Combating the Compounding-Error Problem with a Multi-step Model
Kavosh Asadi, Dipendra Misra, Seungchan Kim, Michel L. Littman
TL;DR
The paper tackles the compounding-error problem in model-based RL by introducing M^3, a multi-step transition model that directly predicts h-step outcomes and uses a fixed-start rollout to prevent feedback of noisy intermediate predictions. It provides theoretical value-function and generalization bounds showing decreased horizon-dependence and demonstrates empirically that M^3 improves both background and decision-time planning across multiple domains, reducing planning errors and improving sample efficiency. The work highlights computational considerations, discusses extensions to stochastic dynamics and ensembles, and outlines future directions for applying multi-step modeling to more complex domains. Collectively, the study argues that multi-step models offer a principled and practical path to more reliable model-based RL.
Abstract
Model-based reinforcement learning is an appealing framework for creating agents that learn, plan, and act in sequential environments. Model-based algorithms typically involve learning a transition model that takes a state and an action and outputs the next state---a one-step model.
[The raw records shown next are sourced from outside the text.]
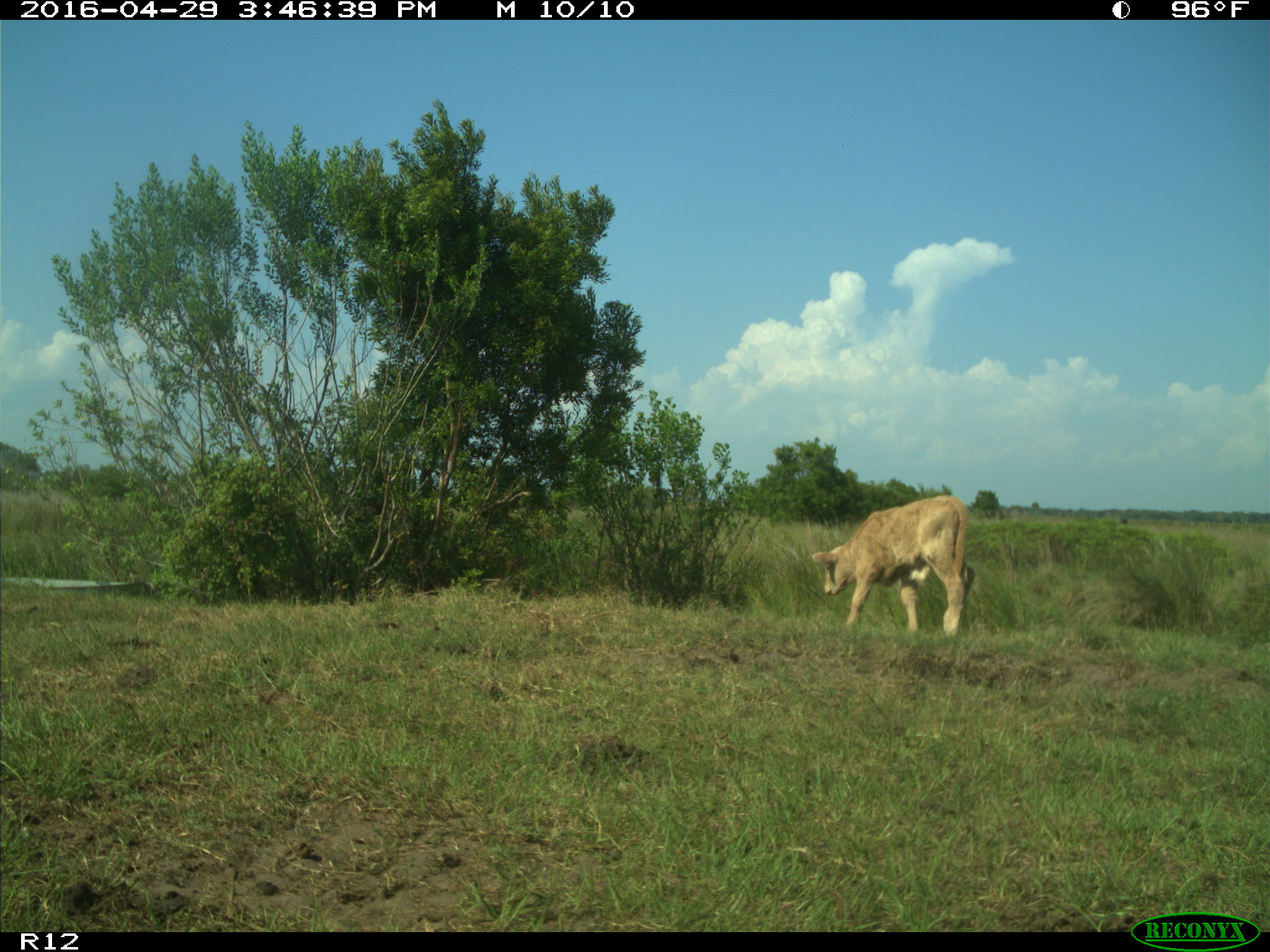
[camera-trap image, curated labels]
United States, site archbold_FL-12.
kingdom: Animalia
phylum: Chordata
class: Mammalia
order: Artiodactyla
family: Bovidae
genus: Bos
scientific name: Bos taurus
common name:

This model can be composed with itself to enable predicting multiple steps into the future, but one-step prediction errors can get magnified, leading to unacceptable inaccuracy. This compounding-error problem plagues planning and undermines model-based reinforcement learning. In this paper, we address the compounding-error problem by introducing a multi-step model that directly outputs the outcome of executing a sequence of actions. Novel theoretical and empirical results indicate that the multi-step model is more conducive to efficient value-function estimation, and it yields better action selection compared to the one-step model. These results make a strong case for using multi-step models in the context of model-based reinforcement learning.